WORKING DATA:

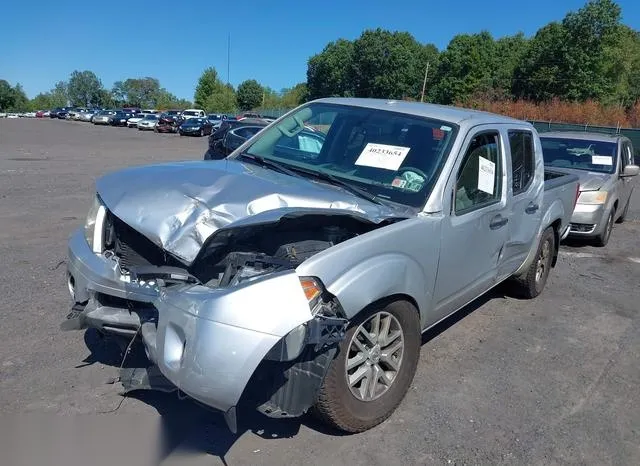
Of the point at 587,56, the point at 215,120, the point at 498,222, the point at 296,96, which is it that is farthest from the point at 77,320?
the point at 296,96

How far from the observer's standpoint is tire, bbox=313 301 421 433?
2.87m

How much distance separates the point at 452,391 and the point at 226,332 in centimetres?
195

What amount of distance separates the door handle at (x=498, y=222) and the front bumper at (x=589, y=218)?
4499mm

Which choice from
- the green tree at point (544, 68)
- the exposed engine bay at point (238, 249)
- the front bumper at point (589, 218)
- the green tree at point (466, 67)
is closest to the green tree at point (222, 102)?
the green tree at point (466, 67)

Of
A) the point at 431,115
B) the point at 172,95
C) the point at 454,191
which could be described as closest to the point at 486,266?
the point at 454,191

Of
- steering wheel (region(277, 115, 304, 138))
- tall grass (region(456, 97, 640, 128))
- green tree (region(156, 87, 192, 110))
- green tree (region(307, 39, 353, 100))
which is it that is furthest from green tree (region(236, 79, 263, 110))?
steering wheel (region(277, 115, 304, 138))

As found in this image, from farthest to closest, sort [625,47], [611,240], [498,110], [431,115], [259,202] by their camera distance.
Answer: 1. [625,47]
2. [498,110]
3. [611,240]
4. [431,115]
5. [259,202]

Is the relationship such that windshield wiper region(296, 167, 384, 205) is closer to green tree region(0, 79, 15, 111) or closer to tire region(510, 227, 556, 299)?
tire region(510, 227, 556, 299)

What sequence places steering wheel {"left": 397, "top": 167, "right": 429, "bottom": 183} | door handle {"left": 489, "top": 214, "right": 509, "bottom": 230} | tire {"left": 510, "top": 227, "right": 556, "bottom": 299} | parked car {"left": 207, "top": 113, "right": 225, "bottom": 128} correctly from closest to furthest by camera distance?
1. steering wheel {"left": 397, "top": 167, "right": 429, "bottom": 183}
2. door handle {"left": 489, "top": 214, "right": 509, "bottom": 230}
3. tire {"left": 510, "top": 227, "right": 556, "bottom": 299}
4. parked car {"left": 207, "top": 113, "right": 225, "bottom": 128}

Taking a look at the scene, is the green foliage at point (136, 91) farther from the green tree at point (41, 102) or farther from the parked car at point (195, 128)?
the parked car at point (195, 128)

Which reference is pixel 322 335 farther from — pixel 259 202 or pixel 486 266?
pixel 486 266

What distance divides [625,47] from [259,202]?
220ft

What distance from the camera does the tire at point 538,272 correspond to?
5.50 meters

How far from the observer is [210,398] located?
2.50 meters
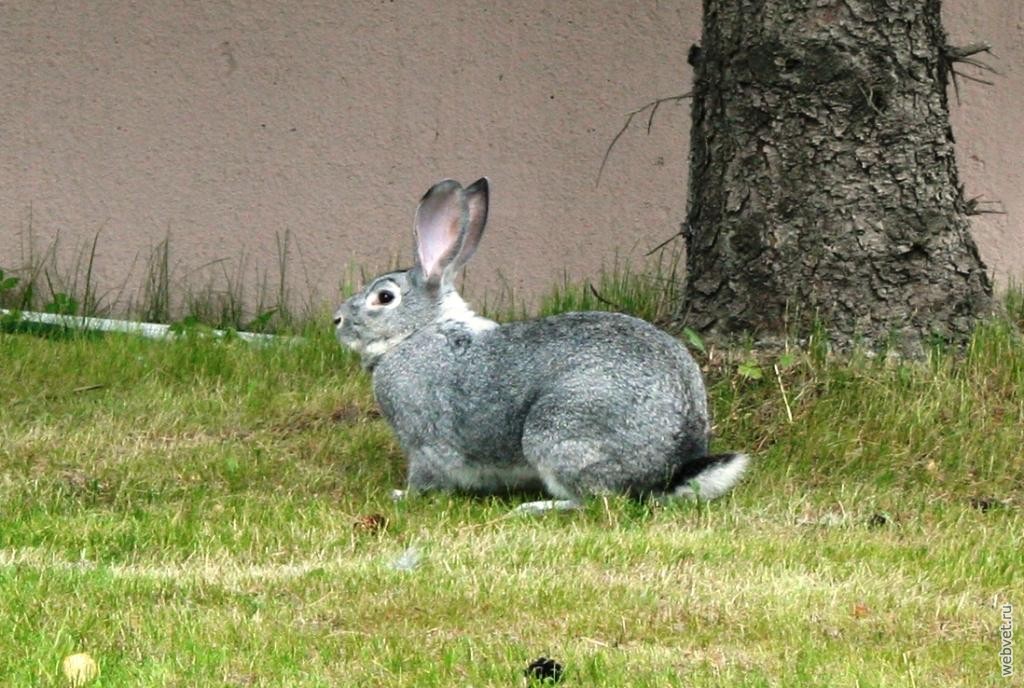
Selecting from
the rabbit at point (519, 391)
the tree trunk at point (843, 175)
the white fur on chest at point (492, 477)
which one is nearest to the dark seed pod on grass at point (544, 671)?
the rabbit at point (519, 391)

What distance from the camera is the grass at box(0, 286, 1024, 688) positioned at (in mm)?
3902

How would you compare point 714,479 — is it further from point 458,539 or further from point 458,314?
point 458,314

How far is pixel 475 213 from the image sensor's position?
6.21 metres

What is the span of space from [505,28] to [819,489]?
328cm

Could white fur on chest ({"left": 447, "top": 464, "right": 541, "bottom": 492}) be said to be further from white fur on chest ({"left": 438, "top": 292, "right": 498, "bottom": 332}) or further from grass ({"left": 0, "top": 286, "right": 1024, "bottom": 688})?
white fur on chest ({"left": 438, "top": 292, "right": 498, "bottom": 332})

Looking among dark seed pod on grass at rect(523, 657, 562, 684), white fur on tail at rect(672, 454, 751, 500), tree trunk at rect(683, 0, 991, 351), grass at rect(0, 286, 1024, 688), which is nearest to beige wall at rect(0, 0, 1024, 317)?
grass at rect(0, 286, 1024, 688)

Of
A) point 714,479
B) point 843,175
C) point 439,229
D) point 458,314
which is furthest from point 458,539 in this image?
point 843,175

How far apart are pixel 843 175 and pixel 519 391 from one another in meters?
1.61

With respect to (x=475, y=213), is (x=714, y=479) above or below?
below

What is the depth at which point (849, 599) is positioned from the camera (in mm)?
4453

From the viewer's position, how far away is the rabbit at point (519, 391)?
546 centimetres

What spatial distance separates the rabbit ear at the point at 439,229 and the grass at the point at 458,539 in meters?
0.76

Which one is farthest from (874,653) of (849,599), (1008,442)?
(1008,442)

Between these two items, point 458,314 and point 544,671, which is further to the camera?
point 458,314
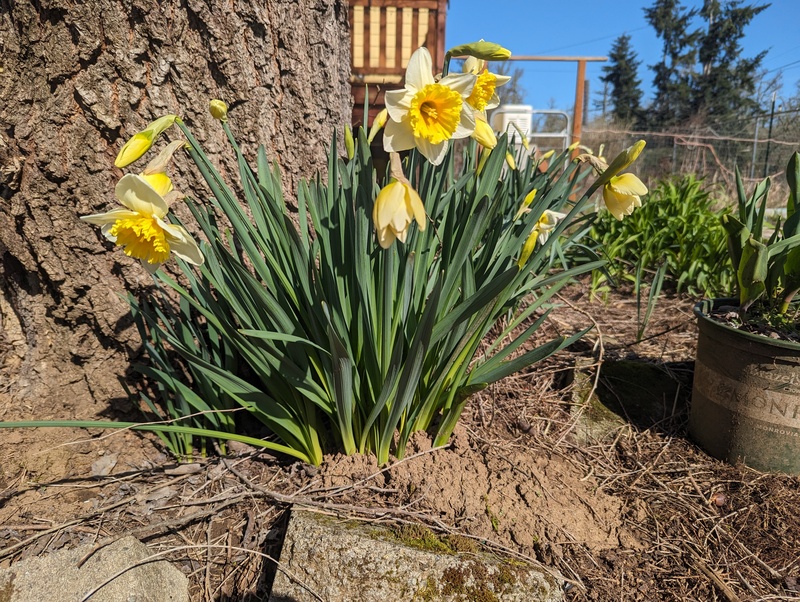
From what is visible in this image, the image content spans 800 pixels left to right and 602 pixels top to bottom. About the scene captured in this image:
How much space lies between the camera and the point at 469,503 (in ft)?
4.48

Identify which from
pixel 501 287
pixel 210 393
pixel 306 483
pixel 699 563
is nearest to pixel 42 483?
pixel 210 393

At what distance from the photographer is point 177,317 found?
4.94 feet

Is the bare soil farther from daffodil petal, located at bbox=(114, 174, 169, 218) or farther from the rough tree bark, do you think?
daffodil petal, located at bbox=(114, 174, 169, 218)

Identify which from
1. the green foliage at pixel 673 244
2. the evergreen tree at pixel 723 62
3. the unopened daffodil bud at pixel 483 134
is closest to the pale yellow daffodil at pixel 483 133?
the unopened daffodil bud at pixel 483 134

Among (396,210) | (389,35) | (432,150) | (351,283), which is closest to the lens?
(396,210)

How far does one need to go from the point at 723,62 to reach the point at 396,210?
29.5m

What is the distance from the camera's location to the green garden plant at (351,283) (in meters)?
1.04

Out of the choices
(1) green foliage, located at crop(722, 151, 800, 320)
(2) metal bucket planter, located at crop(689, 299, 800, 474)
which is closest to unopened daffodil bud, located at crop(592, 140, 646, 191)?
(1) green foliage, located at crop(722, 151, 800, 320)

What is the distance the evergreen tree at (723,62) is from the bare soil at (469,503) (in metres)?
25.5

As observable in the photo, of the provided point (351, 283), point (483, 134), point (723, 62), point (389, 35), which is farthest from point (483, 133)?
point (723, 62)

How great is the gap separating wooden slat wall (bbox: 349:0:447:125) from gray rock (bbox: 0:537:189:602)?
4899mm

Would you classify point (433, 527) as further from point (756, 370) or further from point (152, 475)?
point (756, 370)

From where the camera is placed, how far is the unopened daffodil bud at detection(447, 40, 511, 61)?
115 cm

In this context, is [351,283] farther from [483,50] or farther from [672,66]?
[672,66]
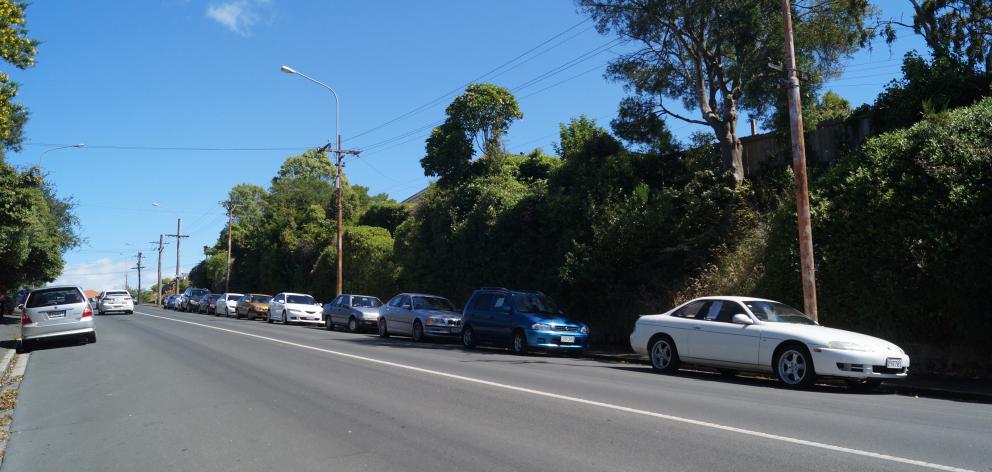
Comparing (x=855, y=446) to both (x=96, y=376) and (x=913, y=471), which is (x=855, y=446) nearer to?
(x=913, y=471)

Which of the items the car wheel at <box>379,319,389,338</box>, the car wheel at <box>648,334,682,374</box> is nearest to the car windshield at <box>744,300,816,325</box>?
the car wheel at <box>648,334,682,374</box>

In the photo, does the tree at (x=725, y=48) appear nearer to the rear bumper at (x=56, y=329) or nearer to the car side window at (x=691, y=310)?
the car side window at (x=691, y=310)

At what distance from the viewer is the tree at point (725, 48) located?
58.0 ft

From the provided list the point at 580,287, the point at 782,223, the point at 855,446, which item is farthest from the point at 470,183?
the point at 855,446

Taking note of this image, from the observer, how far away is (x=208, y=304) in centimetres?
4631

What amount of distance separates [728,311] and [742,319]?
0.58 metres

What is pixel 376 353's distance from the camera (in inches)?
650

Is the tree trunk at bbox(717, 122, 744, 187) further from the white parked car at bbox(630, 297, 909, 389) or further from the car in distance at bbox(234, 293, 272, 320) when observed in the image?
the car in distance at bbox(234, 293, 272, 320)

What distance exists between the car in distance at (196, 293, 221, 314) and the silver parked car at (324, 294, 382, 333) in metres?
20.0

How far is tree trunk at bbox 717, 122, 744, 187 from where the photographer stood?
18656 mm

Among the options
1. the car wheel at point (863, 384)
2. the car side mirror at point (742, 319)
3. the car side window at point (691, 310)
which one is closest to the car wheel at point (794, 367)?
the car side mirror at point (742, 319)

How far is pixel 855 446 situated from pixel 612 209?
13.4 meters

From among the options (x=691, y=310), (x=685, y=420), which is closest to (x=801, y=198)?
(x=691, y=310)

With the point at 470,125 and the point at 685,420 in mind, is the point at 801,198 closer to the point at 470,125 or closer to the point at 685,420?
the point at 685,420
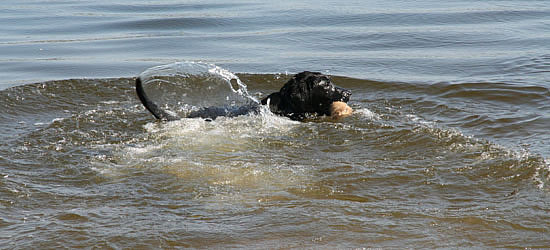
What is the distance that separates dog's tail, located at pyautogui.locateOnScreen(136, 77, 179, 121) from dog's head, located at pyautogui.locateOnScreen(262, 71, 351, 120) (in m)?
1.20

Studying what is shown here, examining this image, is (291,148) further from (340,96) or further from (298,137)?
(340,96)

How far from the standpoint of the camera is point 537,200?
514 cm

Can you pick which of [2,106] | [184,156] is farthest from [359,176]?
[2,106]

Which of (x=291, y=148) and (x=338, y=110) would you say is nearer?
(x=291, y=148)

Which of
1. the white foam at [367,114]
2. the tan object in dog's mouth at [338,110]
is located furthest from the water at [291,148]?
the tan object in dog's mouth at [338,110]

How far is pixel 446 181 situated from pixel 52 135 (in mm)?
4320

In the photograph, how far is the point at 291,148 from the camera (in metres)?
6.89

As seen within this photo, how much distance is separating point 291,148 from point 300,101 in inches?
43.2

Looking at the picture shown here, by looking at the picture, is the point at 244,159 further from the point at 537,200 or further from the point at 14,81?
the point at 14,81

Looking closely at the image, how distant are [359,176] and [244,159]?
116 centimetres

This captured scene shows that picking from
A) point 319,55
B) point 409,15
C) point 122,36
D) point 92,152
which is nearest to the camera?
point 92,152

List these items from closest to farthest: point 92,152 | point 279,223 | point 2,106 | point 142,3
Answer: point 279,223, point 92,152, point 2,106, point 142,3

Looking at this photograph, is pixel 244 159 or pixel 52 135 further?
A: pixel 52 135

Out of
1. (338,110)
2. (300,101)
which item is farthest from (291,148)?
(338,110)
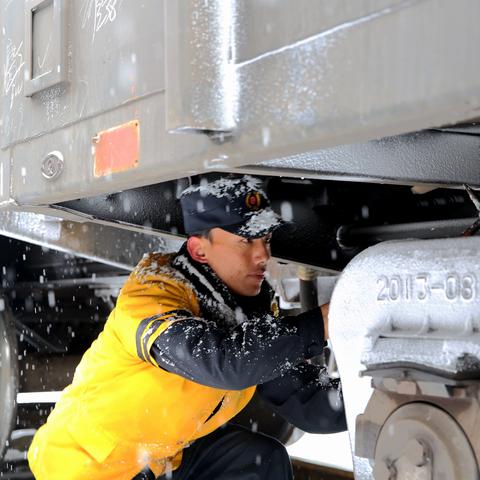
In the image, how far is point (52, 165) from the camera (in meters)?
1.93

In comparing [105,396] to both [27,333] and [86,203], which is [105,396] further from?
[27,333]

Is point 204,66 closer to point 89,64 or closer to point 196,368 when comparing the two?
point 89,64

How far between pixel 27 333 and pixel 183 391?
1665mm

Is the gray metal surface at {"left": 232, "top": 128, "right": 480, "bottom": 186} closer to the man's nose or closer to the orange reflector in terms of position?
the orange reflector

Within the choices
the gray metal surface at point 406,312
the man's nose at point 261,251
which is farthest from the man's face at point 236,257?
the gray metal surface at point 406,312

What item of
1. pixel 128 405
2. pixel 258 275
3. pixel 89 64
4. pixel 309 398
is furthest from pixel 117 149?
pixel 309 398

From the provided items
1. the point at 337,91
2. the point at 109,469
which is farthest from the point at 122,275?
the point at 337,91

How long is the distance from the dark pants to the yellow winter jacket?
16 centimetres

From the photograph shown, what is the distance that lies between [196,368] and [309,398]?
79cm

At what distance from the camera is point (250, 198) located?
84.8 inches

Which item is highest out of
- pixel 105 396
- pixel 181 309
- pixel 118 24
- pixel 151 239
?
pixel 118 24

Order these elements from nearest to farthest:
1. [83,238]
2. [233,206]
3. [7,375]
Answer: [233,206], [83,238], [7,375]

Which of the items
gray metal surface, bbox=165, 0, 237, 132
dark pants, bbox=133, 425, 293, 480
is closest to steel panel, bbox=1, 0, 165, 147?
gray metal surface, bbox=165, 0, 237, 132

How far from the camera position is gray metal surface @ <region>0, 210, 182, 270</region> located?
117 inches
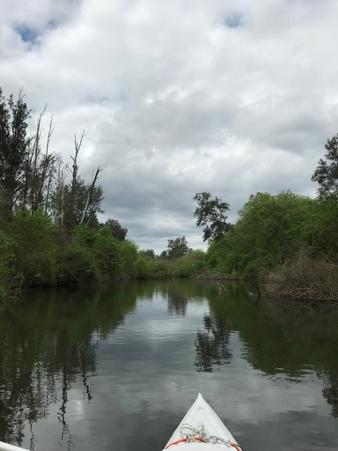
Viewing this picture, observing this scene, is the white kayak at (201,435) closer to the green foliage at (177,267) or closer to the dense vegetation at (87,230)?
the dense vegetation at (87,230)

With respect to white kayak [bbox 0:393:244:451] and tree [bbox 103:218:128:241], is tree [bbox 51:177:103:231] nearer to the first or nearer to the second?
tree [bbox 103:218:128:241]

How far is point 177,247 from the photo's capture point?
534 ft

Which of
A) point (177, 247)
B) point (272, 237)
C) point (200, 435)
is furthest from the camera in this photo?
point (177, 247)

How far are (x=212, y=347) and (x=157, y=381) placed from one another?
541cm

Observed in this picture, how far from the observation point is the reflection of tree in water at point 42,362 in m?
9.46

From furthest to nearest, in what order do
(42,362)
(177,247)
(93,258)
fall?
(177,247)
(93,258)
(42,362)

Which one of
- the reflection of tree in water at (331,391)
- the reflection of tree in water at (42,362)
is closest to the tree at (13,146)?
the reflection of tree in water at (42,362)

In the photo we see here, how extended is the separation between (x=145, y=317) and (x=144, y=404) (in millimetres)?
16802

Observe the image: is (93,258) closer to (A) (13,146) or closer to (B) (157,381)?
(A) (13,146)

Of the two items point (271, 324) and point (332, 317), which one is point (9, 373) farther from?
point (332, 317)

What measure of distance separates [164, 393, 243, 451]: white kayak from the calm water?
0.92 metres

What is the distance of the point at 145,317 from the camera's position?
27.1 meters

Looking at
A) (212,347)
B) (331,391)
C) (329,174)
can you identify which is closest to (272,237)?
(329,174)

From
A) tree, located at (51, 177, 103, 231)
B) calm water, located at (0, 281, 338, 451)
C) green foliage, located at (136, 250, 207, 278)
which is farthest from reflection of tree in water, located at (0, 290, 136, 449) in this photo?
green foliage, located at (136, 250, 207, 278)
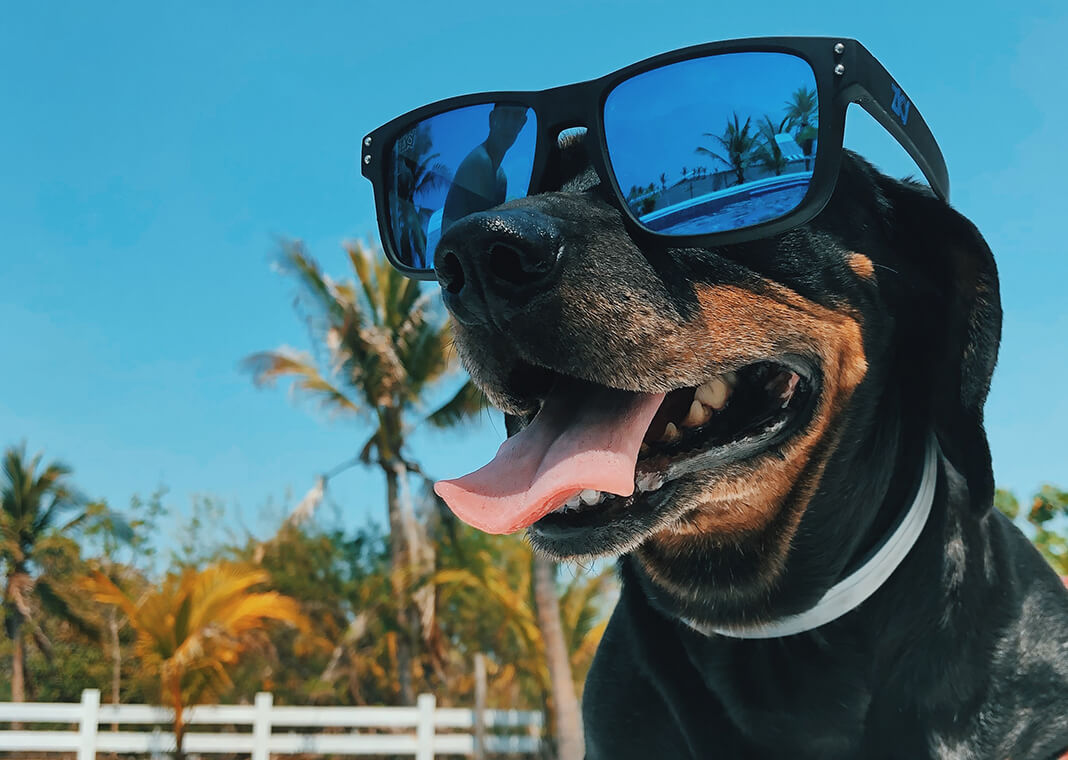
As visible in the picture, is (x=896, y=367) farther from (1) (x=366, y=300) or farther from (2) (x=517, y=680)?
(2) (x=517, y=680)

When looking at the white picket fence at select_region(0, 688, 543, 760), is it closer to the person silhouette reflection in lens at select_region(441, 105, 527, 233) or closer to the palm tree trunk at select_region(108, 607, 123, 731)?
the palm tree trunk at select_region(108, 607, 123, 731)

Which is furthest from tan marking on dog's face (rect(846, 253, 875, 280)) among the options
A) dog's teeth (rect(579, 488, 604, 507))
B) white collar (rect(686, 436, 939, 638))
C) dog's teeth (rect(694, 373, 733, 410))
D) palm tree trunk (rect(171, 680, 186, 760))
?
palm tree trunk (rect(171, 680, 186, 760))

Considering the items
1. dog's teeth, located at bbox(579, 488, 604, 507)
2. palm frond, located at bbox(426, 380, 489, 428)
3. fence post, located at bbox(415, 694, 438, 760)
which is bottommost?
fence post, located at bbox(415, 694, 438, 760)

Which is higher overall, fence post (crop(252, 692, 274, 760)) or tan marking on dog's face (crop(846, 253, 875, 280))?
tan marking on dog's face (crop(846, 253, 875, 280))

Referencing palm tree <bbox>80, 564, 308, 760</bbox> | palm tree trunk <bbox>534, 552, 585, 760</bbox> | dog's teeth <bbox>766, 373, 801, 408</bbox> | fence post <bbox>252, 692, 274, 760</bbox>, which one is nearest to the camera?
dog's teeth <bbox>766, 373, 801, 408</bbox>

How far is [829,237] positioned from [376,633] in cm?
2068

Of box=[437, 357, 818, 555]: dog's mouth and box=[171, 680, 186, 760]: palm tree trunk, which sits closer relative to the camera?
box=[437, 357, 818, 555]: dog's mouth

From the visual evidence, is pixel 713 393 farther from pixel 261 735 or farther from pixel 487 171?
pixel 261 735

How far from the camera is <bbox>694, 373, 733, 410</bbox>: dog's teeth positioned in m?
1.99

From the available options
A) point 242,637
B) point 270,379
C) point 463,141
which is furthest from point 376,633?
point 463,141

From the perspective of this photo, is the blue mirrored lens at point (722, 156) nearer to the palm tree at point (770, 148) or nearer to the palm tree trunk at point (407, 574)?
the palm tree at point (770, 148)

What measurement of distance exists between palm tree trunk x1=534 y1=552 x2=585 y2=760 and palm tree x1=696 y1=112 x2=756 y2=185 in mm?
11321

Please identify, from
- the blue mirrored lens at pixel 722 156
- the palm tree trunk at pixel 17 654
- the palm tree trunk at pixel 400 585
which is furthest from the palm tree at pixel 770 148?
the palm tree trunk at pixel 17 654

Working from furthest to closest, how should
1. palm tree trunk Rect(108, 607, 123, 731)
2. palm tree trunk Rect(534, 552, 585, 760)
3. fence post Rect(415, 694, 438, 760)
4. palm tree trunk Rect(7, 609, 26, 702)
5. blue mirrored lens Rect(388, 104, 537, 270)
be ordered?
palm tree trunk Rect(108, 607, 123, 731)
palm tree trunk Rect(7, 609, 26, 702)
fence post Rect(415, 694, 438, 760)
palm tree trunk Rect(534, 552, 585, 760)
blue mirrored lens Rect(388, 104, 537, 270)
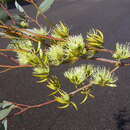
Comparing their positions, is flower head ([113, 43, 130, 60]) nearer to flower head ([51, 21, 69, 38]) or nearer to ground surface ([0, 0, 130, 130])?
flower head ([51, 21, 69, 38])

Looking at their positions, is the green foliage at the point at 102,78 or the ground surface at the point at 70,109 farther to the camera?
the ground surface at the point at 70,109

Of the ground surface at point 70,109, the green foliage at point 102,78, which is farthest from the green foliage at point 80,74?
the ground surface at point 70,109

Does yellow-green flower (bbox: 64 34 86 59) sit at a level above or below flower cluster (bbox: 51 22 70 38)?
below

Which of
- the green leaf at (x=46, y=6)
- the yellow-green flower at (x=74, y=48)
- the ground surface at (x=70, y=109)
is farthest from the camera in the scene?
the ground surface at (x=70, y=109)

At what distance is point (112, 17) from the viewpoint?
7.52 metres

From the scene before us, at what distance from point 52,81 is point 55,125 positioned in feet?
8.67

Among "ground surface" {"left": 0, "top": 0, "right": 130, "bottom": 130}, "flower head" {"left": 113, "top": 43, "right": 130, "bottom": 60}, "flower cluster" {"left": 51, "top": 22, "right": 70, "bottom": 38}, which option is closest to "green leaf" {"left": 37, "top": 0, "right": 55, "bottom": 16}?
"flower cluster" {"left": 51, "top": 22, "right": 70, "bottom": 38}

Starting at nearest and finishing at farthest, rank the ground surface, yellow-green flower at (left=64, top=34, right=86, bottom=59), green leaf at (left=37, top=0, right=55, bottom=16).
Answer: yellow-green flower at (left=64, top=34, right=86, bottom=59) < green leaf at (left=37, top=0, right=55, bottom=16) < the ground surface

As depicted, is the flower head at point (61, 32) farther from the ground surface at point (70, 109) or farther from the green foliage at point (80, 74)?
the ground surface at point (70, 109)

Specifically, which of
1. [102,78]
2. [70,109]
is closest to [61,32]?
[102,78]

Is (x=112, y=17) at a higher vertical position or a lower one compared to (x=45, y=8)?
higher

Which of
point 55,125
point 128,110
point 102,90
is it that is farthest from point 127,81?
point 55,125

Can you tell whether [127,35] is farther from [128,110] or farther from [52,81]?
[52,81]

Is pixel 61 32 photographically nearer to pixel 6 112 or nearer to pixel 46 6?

SHORT TASK: Extract the lines of the listing between the line containing "Observed in this" and the line containing "27.1 meters", inclusive, and reproduce them verbatim.

RESULT:
Observed in this picture, how far from the observation point is the reflection of tree in water at point 42,362 in m?
9.46

From furthest to nearest, in what order do
(42,362)
(177,247)
(93,258)
fall?
(177,247)
(93,258)
(42,362)

Which one of
- the reflection of tree in water at (331,391)
- the reflection of tree in water at (42,362)
is closest to the tree at (13,146)?
the reflection of tree in water at (42,362)

In the photo we see here, how extended is the separation between (x=145, y=317) and (x=144, y=404) (in millimetres)?
16802

Observe the image: is (93,258) closer to (A) (13,146) or closer to (B) (157,381)?
(A) (13,146)

Of the two items point (271, 324) and point (332, 317), which one is point (9, 373) farther from?
point (332, 317)

What measure of distance separates [164, 393, 243, 451]: white kayak from the calm water?
0.92 metres

What is the distance of the point at 145,317 from the camera's position?
27.1 meters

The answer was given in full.